## Tareas a realizar
[a] Transcribe del relato de los viajes en moto el tramo que va desde "Pequeños viajes" hasta "como una roca.".
[b] Según el relato de los viajes en moto, ¿qué distancia había hasta la casa de la abuela en Guimarán?
[c] Prolonga el relato de los viajes en moto a partir de su última frase.

═════ Fragmento del texto

Pequeños viajes

De pequeño mi padre nos llevaba en una moto destartalada a mi hermano y a mi a casa de mi abuela en Guimarán. No había mucha distancia -apenas cuatro kilómetros por una carretera local de curvas reviradas y bastante pendiente-, pero en aquel viaje de tres en uno sin casco violábamos todas las normas de la Dirección General de Tráfico y, de paso, si nos tropezábamos con algún coche despistado, también las leyes de la gravedad y alguna que otra de la física cuántica. Pero no nos importaba: mi hermano y yo éramos felices aferrados a la cintura de mi padre que era grande y fuerte como una roca.

══════════
═════ Material proporcionado

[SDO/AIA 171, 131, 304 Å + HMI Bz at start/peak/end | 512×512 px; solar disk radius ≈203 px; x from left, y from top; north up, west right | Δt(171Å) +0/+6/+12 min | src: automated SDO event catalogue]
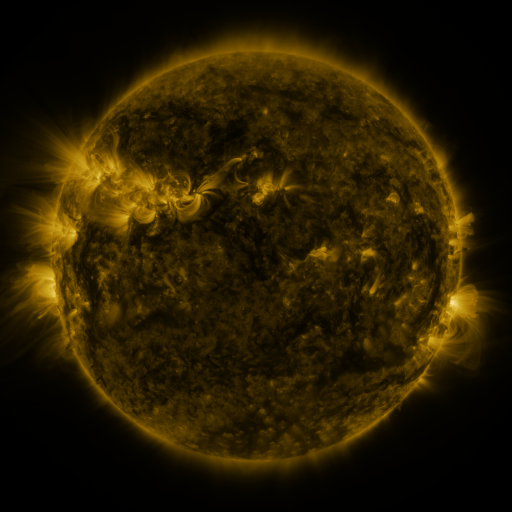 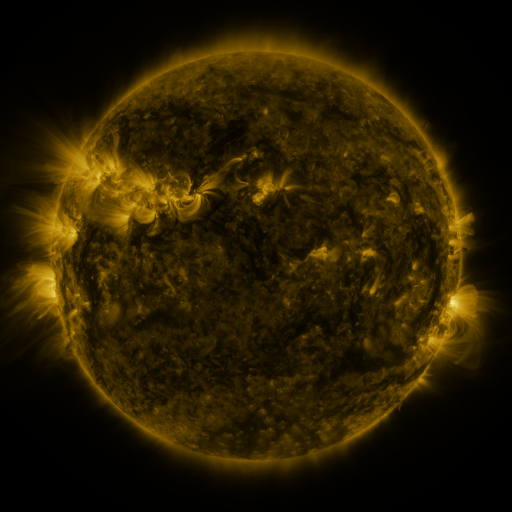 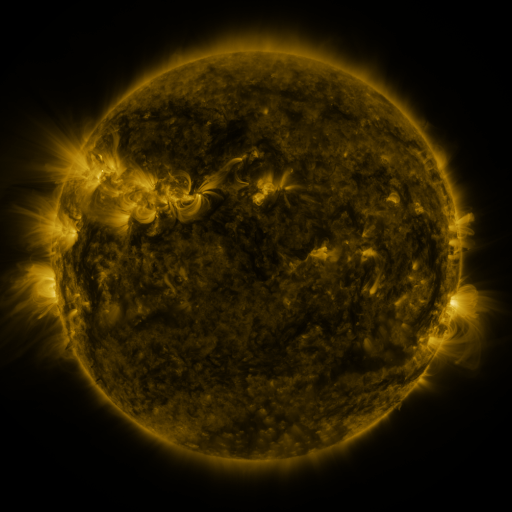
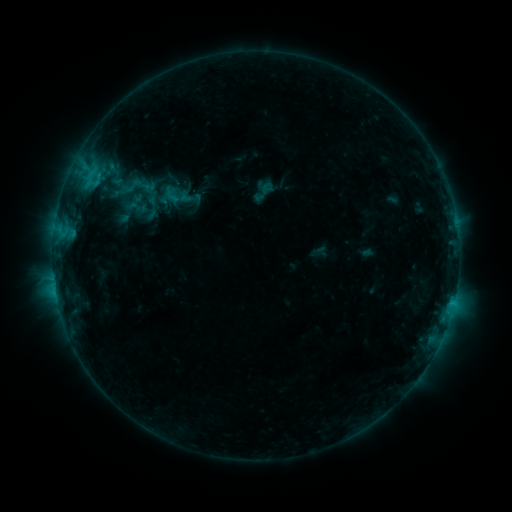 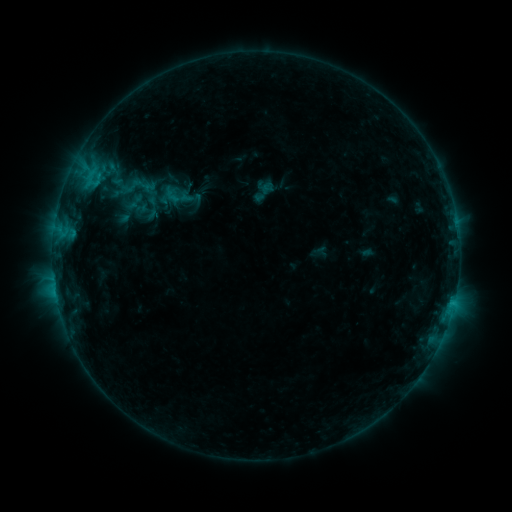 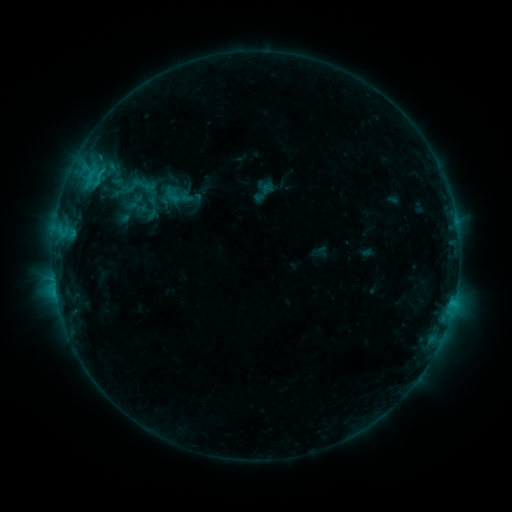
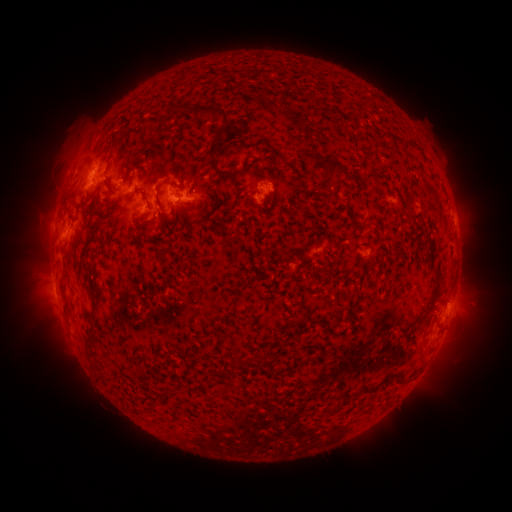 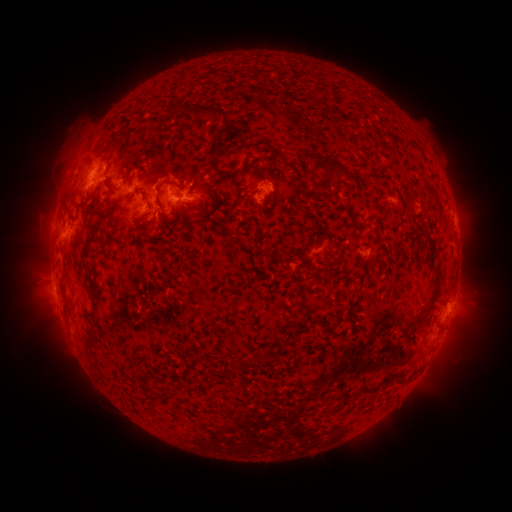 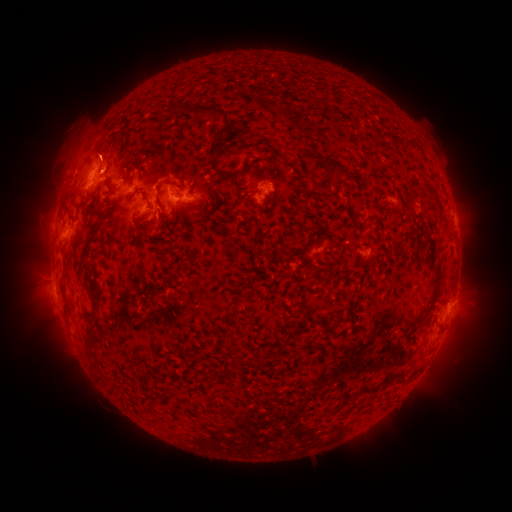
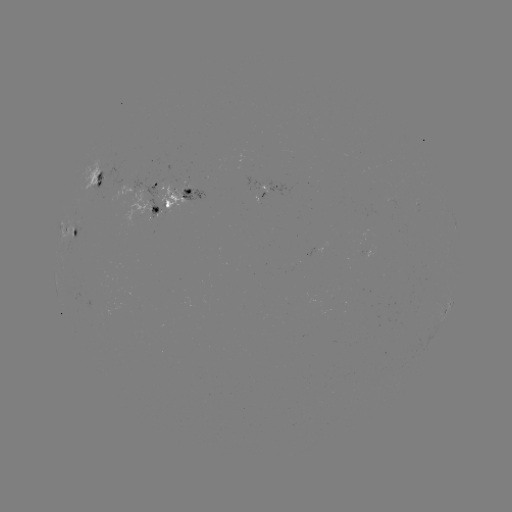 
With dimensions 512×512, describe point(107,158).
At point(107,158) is eruption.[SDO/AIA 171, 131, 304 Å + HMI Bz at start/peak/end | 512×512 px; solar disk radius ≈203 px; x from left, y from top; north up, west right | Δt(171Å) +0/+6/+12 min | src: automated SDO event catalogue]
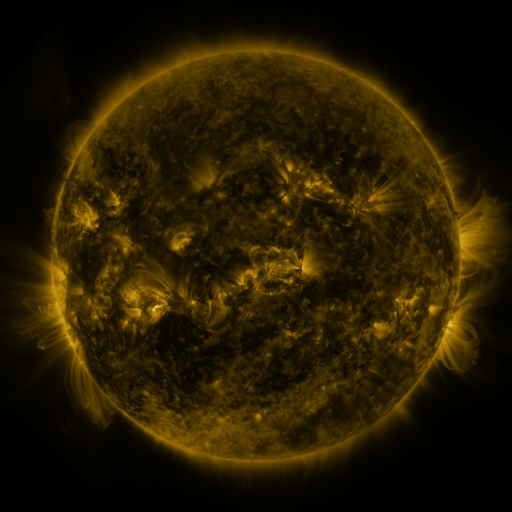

══════════

## Respuestas
[a]
Pequeños viajes

De pequeño mi padre nos llevaba en una moto destartalada a mi hermano y a mi a casa de mi abuela en Guimarán. No había mucha distancia -apenas cuatro kilómetros por una carretera local de curvas reviradas y bastante pendiente-, pero en aquel viaje de tres en uno sin casco violábamos todas las normas de la Dirección General de Tráfico y, de paso, si nos tropezábamos con algún coche despistado, también las leyes de la gravedad y alguna que otra de la física cuántica. Pero no nos importaba: mi hermano y yo éramos felices aferrados a la cintura de mi padre que era grande y fuerte como una roca.

[b] Apenas cuatro kilómetros.

[c]
Para los trabajos del campo tripulábamos un carro tirado por un caballo gris de mirada apática. Siendo yo muy pequeño, me sorprendía que todo el mundo tuviera tractor menos nosotros, pero, inocente de mí, no reparaba en que ello no sucedía porque fuéramos, como yo imaginaba, unos individuos alternativos y originales, asilvestrados y la mar de ecológicos, sino porque, en realidad, nos contábamos entre los más pobres de un pueblo que no era precisamente rico. De todas formas, en lugar de sentirme mal por aquel evidente conflicto de clase que hubiera reclamado la intervención de una fuerza redistributiva e igualadora, yo me sentía el individuo más feliz del mundo mientras traqueteaba en carro con mi abuelo por aquellos caminos del monte que las lluvias del invierno convertían en casi intransitables. 

Cuando mi padre se compró el primer coche (un seat 131 gris-marrón) a mi me pareció que con aquella adquisición habíamos accedido a la élite de la automoción mundial. El coche le venía bien porque era matarife en el matadero municipal de Gijón y de vez en cuando, cuando un ternero enfermaba -normalmente de una fulminante infección pulmonar- el tratante de ganado le llamaba a toda prisa para que se personara en el matadero. La cosa no tenía secreto: si el ternero llegaba vivo y así lo certificaba el veterinario, se podía aprovechar su carne; en cambio, si llegaba muerto apenas tenía valor, así que estaban en juego unos cuantos miles de duros.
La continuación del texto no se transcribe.